■ Direction 1
Reproduce the passage on active and passive voice in history from "How to Write" up to and including "Voice in History?".
■ Direction 2
According to the passage on active and passive voice in history, in what field is the passive voice common as a way to maintain objectivity?

How to Write an Active Vs Passive Voice for History
In historical writing, the choice between active and passive voice determines how you assign agency to historical actors and events. While the active voice drives a narrative forward by identifying who performed an action, the passive voice is often used in historiography to emphasize the impact of large-scale social forces or when the perpetrator of a historical act is unknown.
What Is an Active Vs Passive Voice in History?
In history, the active voice places the subject (the historical actor) before the verb, making it clear who is responsible for a change or event. The passive voice shifts the focus to the recipient of the action or the action itself. Unlike the sciences, where passive voice is common to maintain objectivity, history relies heavily on the active voice to prove arguments about cause and effect and to avoid 'floating' historical processes that seem to happen without human intervention.

■ Information given
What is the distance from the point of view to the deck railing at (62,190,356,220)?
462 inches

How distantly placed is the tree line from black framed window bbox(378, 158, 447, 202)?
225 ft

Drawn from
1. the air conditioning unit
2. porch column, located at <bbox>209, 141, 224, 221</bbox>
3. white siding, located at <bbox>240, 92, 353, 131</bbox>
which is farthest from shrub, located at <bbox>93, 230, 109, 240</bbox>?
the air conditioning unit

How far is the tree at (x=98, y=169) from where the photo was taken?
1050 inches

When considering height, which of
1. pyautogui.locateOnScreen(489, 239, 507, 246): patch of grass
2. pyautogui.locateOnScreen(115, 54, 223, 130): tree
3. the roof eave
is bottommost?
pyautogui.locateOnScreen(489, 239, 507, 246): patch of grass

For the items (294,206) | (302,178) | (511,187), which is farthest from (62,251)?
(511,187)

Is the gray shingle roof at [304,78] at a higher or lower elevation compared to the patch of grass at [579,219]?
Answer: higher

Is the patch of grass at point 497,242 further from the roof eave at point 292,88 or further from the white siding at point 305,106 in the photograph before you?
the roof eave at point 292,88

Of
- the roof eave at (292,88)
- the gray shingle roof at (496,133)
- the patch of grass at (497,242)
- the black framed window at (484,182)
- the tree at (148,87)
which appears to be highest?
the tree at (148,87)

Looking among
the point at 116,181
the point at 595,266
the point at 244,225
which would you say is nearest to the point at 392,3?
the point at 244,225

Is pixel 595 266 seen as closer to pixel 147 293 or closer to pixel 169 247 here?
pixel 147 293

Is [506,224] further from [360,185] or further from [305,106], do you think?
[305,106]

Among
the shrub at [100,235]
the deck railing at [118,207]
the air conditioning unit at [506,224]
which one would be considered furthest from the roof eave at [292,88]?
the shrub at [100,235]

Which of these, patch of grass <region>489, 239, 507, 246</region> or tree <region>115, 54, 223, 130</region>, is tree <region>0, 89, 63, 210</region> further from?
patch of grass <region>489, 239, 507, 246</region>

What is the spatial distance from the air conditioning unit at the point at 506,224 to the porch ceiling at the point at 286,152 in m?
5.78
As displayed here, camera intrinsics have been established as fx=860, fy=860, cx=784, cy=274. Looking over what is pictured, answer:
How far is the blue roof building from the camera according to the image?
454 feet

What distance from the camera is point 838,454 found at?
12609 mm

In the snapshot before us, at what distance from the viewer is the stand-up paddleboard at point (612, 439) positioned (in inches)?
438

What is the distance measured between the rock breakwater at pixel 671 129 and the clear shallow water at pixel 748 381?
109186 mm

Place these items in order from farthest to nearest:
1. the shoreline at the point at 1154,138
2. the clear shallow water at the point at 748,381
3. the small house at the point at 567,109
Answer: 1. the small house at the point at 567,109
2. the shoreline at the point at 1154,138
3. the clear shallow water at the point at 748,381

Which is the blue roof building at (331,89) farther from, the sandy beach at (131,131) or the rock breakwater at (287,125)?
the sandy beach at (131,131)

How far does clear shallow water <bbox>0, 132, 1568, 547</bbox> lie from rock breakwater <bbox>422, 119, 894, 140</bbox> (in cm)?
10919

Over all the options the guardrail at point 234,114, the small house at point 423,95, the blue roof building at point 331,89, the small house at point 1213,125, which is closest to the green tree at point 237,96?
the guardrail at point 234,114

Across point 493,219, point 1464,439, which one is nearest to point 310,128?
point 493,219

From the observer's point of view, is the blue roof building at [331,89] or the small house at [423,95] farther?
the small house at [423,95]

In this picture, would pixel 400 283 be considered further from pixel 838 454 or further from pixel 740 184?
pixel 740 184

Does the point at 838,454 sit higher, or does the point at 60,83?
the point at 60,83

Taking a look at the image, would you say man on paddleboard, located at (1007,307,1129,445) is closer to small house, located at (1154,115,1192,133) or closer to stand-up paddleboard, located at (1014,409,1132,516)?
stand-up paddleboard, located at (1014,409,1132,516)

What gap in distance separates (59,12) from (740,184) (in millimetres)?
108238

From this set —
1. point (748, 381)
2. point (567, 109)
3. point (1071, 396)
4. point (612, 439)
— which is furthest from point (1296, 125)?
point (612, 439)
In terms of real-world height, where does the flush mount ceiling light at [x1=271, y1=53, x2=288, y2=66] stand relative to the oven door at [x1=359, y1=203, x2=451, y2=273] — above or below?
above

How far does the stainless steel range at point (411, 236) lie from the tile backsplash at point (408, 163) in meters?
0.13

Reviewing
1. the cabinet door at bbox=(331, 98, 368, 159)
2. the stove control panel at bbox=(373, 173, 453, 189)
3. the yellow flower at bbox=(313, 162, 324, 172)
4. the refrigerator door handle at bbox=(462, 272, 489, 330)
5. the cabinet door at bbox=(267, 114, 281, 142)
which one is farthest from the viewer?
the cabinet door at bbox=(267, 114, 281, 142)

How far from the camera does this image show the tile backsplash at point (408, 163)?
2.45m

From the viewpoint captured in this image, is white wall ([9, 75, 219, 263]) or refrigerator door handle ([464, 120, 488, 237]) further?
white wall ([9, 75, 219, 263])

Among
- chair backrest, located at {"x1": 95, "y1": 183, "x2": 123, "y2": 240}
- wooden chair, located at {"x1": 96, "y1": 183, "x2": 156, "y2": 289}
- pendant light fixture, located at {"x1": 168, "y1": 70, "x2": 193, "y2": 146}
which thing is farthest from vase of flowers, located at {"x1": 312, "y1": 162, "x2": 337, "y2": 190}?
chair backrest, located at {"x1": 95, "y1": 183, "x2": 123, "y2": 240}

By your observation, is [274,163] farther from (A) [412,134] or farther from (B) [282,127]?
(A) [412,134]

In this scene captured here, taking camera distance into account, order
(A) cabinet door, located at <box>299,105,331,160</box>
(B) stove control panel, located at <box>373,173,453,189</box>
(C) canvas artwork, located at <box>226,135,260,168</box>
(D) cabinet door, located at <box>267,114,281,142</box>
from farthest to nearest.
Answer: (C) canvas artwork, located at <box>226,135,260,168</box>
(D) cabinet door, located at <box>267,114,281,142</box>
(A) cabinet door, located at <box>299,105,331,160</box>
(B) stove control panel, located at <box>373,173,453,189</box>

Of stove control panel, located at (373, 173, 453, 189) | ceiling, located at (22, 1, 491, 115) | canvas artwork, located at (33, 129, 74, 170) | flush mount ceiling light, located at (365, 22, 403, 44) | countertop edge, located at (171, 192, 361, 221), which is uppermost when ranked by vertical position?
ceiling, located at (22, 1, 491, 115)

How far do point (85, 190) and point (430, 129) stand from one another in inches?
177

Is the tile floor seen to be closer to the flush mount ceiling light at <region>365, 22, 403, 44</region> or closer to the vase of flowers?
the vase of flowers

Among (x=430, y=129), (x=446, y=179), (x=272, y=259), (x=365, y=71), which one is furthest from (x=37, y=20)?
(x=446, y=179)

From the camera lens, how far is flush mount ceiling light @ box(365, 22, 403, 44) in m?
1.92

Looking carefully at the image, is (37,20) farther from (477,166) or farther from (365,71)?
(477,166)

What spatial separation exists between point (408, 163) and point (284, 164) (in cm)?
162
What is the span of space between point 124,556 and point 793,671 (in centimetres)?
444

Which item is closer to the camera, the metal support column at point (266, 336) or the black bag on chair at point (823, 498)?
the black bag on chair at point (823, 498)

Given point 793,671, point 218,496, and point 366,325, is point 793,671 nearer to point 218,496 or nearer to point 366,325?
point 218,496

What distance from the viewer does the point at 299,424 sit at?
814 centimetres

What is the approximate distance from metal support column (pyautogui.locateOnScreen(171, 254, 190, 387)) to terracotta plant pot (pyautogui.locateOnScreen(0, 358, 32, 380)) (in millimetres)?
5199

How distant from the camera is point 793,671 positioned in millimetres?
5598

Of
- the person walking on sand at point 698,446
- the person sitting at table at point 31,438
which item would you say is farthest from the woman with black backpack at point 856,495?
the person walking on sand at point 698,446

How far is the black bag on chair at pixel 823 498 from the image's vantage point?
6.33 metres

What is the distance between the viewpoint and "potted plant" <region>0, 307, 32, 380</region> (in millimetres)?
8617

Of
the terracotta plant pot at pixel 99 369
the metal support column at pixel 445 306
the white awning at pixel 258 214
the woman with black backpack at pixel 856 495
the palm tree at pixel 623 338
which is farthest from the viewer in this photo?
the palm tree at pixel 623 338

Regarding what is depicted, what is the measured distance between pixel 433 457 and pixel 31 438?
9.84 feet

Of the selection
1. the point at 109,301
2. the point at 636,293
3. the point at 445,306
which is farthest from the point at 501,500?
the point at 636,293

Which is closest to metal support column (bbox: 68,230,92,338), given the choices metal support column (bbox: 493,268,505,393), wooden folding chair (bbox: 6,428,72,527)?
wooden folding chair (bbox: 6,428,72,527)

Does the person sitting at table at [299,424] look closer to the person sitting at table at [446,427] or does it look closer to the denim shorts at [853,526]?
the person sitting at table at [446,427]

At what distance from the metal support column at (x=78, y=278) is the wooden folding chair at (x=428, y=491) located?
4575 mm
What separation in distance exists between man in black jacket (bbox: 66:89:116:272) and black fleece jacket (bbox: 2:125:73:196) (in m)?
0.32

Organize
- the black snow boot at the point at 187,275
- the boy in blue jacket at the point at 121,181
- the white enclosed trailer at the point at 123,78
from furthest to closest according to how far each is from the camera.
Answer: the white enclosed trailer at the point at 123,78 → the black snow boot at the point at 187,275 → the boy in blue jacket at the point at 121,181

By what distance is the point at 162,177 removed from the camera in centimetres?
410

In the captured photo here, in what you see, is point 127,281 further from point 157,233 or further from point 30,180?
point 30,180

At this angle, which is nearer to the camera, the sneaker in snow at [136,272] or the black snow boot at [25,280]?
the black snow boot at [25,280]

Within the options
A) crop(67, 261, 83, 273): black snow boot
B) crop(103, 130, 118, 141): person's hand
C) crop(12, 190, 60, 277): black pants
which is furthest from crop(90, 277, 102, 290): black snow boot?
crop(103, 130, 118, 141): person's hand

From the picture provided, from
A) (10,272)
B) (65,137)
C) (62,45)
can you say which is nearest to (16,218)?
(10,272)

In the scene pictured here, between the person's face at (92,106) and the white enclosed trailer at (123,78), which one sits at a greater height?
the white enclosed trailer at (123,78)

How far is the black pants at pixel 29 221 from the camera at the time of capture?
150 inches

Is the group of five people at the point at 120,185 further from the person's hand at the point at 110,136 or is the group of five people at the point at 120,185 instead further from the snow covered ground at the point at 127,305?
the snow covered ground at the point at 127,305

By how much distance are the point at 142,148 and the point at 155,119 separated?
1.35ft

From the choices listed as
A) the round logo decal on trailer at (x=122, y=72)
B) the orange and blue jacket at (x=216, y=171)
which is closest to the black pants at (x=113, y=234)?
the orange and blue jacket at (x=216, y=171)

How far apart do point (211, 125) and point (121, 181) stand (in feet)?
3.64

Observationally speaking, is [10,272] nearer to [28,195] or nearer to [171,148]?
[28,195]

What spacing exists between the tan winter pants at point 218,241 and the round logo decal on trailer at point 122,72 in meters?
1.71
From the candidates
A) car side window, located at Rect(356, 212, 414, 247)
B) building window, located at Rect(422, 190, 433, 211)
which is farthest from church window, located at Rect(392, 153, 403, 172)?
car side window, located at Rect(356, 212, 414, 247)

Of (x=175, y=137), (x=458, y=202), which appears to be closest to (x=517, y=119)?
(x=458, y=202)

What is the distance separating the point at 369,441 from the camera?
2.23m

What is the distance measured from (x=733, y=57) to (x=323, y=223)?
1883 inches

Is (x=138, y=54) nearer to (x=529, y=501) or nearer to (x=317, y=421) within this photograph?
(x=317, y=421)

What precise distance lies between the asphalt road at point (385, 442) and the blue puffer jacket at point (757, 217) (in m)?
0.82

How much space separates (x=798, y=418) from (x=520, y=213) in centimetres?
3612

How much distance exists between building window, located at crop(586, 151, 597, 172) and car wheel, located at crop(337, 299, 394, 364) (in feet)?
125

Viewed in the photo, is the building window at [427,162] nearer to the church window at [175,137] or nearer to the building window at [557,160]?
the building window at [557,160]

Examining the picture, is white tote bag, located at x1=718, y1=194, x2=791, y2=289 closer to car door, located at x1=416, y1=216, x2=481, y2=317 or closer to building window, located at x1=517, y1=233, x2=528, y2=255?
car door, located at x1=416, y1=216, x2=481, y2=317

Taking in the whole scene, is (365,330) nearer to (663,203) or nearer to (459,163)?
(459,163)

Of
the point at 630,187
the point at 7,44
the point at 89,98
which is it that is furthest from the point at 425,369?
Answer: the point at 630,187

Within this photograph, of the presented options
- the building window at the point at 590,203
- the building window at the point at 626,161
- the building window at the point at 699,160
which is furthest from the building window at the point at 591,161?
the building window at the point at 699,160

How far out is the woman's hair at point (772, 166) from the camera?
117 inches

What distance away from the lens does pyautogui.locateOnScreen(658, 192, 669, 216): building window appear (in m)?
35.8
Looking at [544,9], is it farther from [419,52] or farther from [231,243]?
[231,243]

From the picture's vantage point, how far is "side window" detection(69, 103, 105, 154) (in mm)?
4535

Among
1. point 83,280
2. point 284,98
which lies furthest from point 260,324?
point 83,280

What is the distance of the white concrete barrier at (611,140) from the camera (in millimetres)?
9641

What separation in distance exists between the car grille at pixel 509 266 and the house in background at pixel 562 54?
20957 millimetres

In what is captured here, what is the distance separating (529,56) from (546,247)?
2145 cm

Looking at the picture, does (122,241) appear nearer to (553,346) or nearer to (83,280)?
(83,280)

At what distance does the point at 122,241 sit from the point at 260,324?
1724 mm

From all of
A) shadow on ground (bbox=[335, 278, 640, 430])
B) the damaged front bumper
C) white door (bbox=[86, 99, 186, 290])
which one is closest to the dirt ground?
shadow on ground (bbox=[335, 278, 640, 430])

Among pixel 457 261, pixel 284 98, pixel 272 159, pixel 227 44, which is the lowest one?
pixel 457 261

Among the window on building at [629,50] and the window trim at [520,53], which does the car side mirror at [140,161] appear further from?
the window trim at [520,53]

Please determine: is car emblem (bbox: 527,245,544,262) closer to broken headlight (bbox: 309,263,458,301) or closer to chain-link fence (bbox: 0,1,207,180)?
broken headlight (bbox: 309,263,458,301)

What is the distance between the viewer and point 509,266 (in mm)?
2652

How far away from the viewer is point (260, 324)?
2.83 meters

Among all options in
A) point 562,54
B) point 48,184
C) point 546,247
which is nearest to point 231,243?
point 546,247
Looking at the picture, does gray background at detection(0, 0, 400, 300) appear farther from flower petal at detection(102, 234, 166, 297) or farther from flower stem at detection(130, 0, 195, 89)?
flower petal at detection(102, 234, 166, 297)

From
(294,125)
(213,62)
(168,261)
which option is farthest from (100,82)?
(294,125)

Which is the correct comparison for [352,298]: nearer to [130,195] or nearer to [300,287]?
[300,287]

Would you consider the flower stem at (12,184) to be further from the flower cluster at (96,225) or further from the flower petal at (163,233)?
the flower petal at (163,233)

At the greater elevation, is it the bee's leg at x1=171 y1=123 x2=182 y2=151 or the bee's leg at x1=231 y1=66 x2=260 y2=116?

■ Expected output 1
How to Write an Active Vs Passive Voice for History
In historical writing, the choice between active and passive voice determines how you assign agency to historical actors and events. While the active voice drives a narrative forward by identifying who performed an action, the passive voice is often used in historiography to emphasize the impact of large-scale social forces or when the perpetrator of a historical act is unknown.
What Is an Active Vs Passive Voice in History?

■ Expected output 2
The sciences.